Paniqué par les sondages d'opinion publique, Ottawa avait orchestré le célèbre coup de la Brink's trois jours avant l'élection d'avril 1970, voulant faire croire à une fuite des capitaux de Montréal vers Toronto advenant une victoire du PQ. Cet attentat médiatique a privé la formation de René Lévesque d'au moins une demi-douzaine de sièges à l'Assemblée nationale. Durant la crise d'octobre, les militaires fédéraux ont envahi le Québec, Trudeau a décrété les mesures de guerre et fait emprisonner près de 500 innocents (presque tous indépendantistes) sans mandat.

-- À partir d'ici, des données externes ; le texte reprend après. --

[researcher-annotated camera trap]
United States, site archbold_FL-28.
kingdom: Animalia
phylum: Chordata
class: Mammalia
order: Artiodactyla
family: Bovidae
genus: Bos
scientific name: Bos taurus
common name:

Par la suite, la GRC a volé des listes de membres du PQ, rédigé de faux communiqués de presse du FLQ et même brûlé une grange....

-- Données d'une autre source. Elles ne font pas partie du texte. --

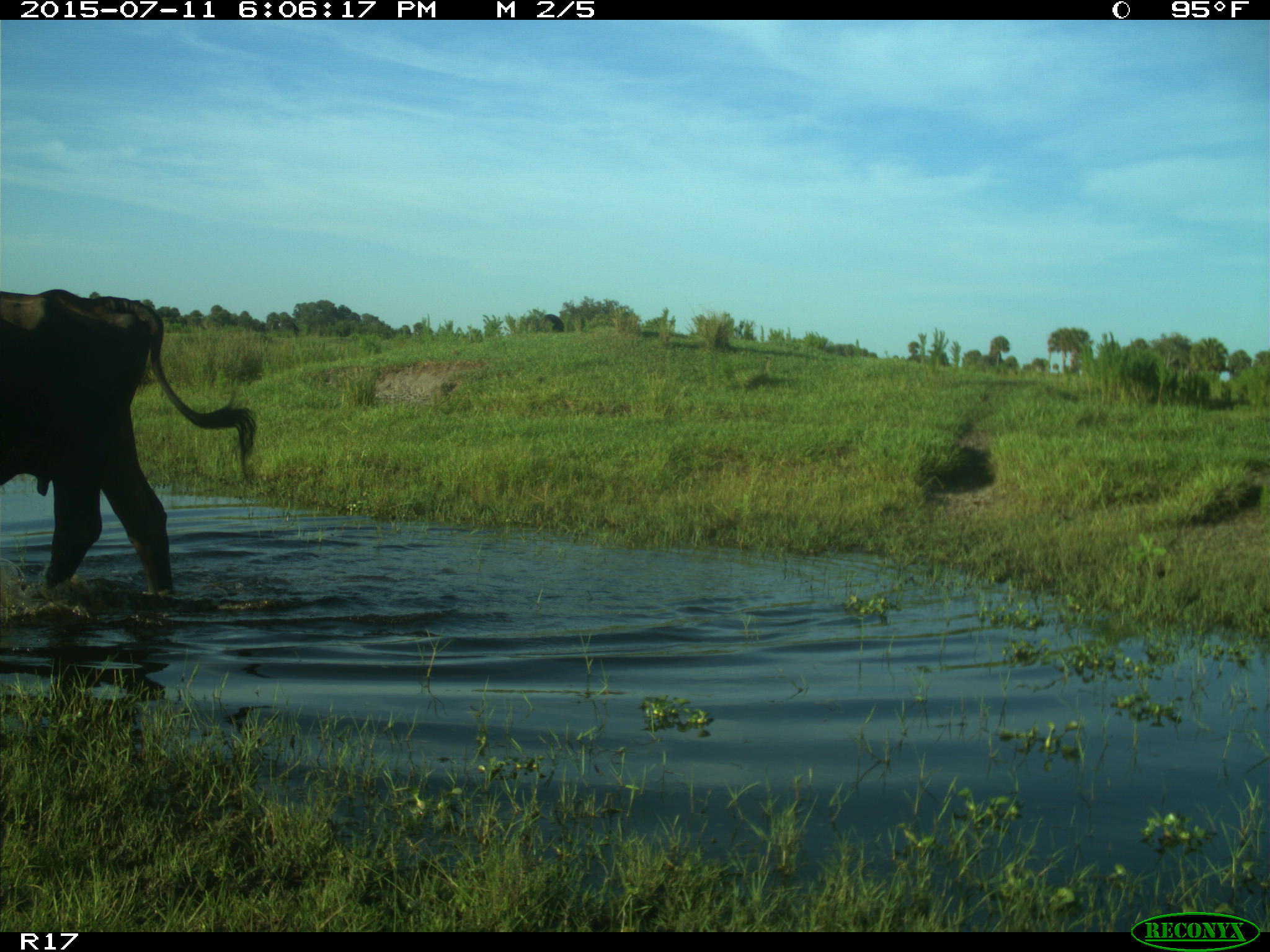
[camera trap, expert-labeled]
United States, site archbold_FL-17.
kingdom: Animalia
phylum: Chordata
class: Mammalia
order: Artiodactyla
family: Bovidae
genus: Bos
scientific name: Bos taurus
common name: domestic cow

Le coup fatal a été porté en 1974 avec le projet d'étapisme de Claude Morin (qui deviendrait taupe de la GRC). Le PQ n'avait élu que six députés en octobre 1973 malgré une progression importante du vote populaire (de 23 à 30%). Pour gagner une élection et accéder au pouvoir, on a décidé de dissocier victoire électorale et indépendance. Le Parti québécois serait d'abord un bon gouvernement, et utiliserait la voie référendaire pour faire adopter son projet de souveraineté-association. Dès lors, les victoires électorales du PQ devenaient moins inquiétantes, et Ottawa pouvait concentrer toute sa puissance de feu contre un éventuel référendum. Sous l'étapisme, le PQ a remporté cinq élections et douloureusement perdu ses deux référendums, avec les conséquences que l'on connaît. Et aujourd'hui, dans un univers politique bien plus défavorable qu'il y a 50 ans, le Parti québécois traîne toujours comme un boulet cette obligation référendaire, devenue inutile, voire nuisible, même en période électorale.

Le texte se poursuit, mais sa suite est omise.